The undersigned hereby appoints Dr. Steven M. Scott and
Mr. David Plyler, and each of them, the proxy or proxies of
the undersigned, with full power of substitution, to vote
all shares of Common Stock, par value $.01 per share, of
Coastal Physician Group, Inc. (the "Company") which the
undersigned would be entitled to vote if personally present
at the Annual Meeting of Shareholders of the Company
scheduled to be held on September 27, 1996, or any other
share-holders' meeting held in lieu thereof, and at any and
all adjournments, postponements, rescheduling or
continuations thereof.
DR. SCOTT RECOMMENDS A VOTE FOR ITEM 1.
1. Election of Directors:
a. Scott Nominees:
/ / FOR all nominees / / WITHHOLD AUTHORITY
listed below: to vote for all
nominees listed
below:
MITCHELL W. BERGER and HENRY J. MURPHY
INSTRUCTION: (To withhold authority to vote for any
individual nominee listed above, check the "FOR" box above
and give that nominee's name to the operator.)
b. Company Nominees:
The Company is nominating three people to serve as
directors. Dr. Scott intends to use this proxy to vote FOR
one of the individuals nominated by the Company, and AGAINST
the other two Company nominees whose names are listed below.
You may withhold authority to vote for the one Company
nominee not listed on this proxy, by giving that nominee's
name to the operator. You should refer to the Proxy
Statement distributed by the Company for the names,
backgrounds, qualifications and other information concerning
the Company's nominees. There is no assurance that any of
the Company's nominees will serve as directors if any of Dr.
Scott's nominees are elected to the Company Board.
The Company nominees with respect to whom Dr.
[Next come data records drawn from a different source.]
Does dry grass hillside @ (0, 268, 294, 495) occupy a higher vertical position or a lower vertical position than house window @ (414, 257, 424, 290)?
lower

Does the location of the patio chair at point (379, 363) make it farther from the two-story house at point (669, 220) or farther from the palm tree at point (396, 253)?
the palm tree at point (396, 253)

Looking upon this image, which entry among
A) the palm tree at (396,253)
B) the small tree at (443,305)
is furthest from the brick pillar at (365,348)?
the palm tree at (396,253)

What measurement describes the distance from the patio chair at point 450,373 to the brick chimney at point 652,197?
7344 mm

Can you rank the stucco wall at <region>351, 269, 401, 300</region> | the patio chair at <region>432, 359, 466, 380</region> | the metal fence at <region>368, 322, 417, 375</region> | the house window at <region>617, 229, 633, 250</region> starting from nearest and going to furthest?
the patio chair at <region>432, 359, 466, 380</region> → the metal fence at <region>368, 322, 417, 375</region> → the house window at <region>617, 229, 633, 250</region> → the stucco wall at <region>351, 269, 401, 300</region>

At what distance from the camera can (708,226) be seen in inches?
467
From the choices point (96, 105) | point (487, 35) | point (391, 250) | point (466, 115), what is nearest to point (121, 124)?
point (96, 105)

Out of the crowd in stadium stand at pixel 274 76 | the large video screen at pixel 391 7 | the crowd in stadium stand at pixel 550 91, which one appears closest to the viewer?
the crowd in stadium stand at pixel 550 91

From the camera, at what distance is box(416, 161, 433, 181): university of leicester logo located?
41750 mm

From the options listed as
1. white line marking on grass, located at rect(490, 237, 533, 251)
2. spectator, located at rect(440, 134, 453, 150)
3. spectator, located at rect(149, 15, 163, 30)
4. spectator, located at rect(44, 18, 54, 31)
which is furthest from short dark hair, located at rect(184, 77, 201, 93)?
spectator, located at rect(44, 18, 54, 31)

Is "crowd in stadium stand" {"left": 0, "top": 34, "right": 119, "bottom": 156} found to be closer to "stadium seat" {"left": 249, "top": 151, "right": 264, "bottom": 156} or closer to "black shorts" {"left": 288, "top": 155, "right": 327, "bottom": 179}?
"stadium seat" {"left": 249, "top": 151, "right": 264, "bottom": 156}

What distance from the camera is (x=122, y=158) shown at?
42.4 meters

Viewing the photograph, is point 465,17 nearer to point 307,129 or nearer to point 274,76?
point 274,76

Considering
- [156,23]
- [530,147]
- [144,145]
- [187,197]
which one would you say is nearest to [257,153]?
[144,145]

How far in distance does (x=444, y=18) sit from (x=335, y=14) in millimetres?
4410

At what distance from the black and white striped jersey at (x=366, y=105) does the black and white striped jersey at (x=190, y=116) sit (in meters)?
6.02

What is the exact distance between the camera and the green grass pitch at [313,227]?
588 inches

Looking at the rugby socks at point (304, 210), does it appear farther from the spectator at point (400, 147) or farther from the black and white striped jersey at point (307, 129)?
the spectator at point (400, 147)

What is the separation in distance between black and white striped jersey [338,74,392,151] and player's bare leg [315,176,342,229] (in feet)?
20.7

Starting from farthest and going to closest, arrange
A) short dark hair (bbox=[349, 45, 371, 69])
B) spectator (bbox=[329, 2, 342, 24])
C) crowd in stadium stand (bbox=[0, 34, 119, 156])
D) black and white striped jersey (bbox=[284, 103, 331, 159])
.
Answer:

Scott is NOT seeking authority to vote for and WILL NOT
exercise any such authority are:
ROBERT V. HATCHER, JR. and JOSEPH G. PIEMONT
In order to withhold authority to vote for the
election of the Company nominee whose name is not listed
above, give that nominee's name to the operator.
DR. SCOTT RECOMMENDS A VOTE FOR ITEM 2.
2. Dr. Scott's Maximize Value Resolution as more fully
described in Dr. Scott's Proxy Statement.
/ / FOR / / AGAINST / / ABSTAIN
DR. SCOTT RECOMMENDS A VOTE AGAINST ITEM 3.
3. Coastal's Management Resolution as more fully described
in Dr. Scott's Proxy Statement.
/ / FOR / / AGAINST / / ABSTAIN
DR. SCOTT RECOMMENDS A VOTE FOR ITEM 4.
4. Ratification of the Appointment of KPMG Peat Marwick LLP.
/ / FOR / / AGAINST / / ABSTAIN
The proxies are hereby authorized to vote in their
discretion upon all other matters which may properly come
before the Meeting or any adjournments, postponements,
reschedulings or continuations thereof.
THIS PROXY WILL BE VOTED AS DIRECTED, BUT IF NO
DIRECTION IS INDICATED, IT WILL BE VOTED FOR THE ELECTION OF
THE NOMINEES LISTED IN ITEM 1A AND FOR THE ELECTION OF THE
COMPANY NOMINEE WHOSE NAME IS NOT LISTED IN ITEM 1B, FOR THE
ADOPTION OF THE RESOLUTION DESCRIBED IN ITEM 2, AGAINST THE
ADOPTION OF THE RESOLUTION DESCRIBED IN ITEM 3, FOR THE
RATIFICATION OF INDEPENDENT ACCOUNTANTS DESCRIBED IN ITEM 4,
AND IN THE DISCRETION OF THE PROXIES ON SUCH OTHER MATTERS
AS MAY PROPERLY COME BEFORE THE MEETING OR ANY ADJOURNMENTS,
POSTPONEMENTS, RESCHEDULINGS OR CONTINUATIONS THEREOF.